Comme la Russie du poète, notre attelage se précipite en ligne droite, sans souci des ornières, des pentes ou des labours, laissant à Dieu le soin de mesurer les obstacles à la force de résistance de l’équipage. Sa seule sagesse est d’éviter les ponts ; les ponts de province sont mal famés ; quand on en rencontre, on prend à droite ou à gauche par le lit de la rivière ; si fortes que soient les eaux, il vaut mieux s’y confier que braver les planches trompeuses qui les dominent.
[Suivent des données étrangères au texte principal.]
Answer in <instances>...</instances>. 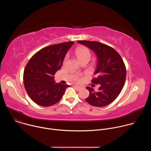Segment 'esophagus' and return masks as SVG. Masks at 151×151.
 Here are the masks:
<instances>
[{
    "instance_id": "esophagus-1",
    "label": "esophagus",
    "mask_w": 151,
    "mask_h": 151,
    "mask_svg": "<svg viewBox=\"0 0 151 151\" xmlns=\"http://www.w3.org/2000/svg\"><path fill=\"white\" fill-rule=\"evenodd\" d=\"M74 88L77 90V91H80L82 88L81 87H78V86H76V85H74Z\"/></svg>"
}]
</instances>
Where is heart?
<instances>
[{
  "mask_svg": "<svg viewBox=\"0 0 151 151\" xmlns=\"http://www.w3.org/2000/svg\"><path fill=\"white\" fill-rule=\"evenodd\" d=\"M75 52L78 59L79 60V61L85 59H88L90 60L91 58V52L89 50V49L87 47H82V46L78 47L75 49ZM66 59H67V57L65 58L64 60H66ZM76 80L79 81L78 79H76Z\"/></svg>",
  "mask_w": 151,
  "mask_h": 151,
  "instance_id": "1",
  "label": "heart"
}]
</instances>
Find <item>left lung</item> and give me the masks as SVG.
I'll list each match as a JSON object with an SVG mask.
<instances>
[{
	"instance_id": "left-lung-1",
	"label": "left lung",
	"mask_w": 151,
	"mask_h": 151,
	"mask_svg": "<svg viewBox=\"0 0 151 151\" xmlns=\"http://www.w3.org/2000/svg\"><path fill=\"white\" fill-rule=\"evenodd\" d=\"M78 43L93 50L97 57V65L91 82L99 83L97 91L86 87L90 93L85 100L96 107H103L114 101L120 94L126 79V68L122 58L112 47L96 41L79 40Z\"/></svg>"
}]
</instances>
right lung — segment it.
I'll use <instances>...</instances> for the list:
<instances>
[{"label": "right lung", "mask_w": 151, "mask_h": 151, "mask_svg": "<svg viewBox=\"0 0 151 151\" xmlns=\"http://www.w3.org/2000/svg\"><path fill=\"white\" fill-rule=\"evenodd\" d=\"M73 42L52 45L41 49L30 59L24 70L25 89L37 104L48 107L58 103L70 85L55 83L54 75L60 70Z\"/></svg>", "instance_id": "right-lung-1"}]
</instances>
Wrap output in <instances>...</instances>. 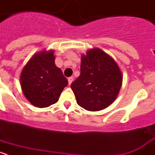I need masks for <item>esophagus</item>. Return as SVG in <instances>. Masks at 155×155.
<instances>
[{
	"mask_svg": "<svg viewBox=\"0 0 155 155\" xmlns=\"http://www.w3.org/2000/svg\"><path fill=\"white\" fill-rule=\"evenodd\" d=\"M73 79L74 78L73 77H70V78H68V84H71V83H72V81H73Z\"/></svg>",
	"mask_w": 155,
	"mask_h": 155,
	"instance_id": "1",
	"label": "esophagus"
}]
</instances>
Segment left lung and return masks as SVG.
<instances>
[{
	"label": "left lung",
	"instance_id": "obj_1",
	"mask_svg": "<svg viewBox=\"0 0 155 155\" xmlns=\"http://www.w3.org/2000/svg\"><path fill=\"white\" fill-rule=\"evenodd\" d=\"M123 83V74L114 59L98 48L81 55L80 76L71 87L77 103L87 111L107 108L116 100Z\"/></svg>",
	"mask_w": 155,
	"mask_h": 155
}]
</instances>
Nous avons couru ainsi plusieurs heures, au travers de plaines silencieuses et vides, aux lignes incertaines, aux horizons perdus, qui reculaient devant nous sans changer d’aspect, comme les flots en haute mer. C’était bien une mer, la mer des blés, avec ses houles d’épis verts, moutonnant à perte de vue. Les frissonnemens du vent sur leurs cimes promenaient à la surface de l’immense tapis des moires changeantes, celles qu’on voit courir sur les vagues quand la brise les route dans les clartés du matin. Pour compléter l’illusion, un pin ébranché émergeait parfois dans les lointains avec un vague aspect de mât désemparé dans ces solitudes mouvantes. Après ces champs de blé de plusieurs verstes de profondeur, venaient des pâturages, des landes nues. Celles-ci me rappelaient un peu le désert de Damas au printemps, avant la pousse des grandes herbes ; pourtant tout autre est l’impression qui se dégage du désert de Syrie ou des sables d’Egypte : dure, mais éclatante, solennelle plutôt que triste ; rien n’y vit, partant, rien n’y souffre, l’espace vide n’y parle que de liberté et de repos. Plus triste est la steppe russe, touchée par la charrue, accusant la misère de l’effort humain.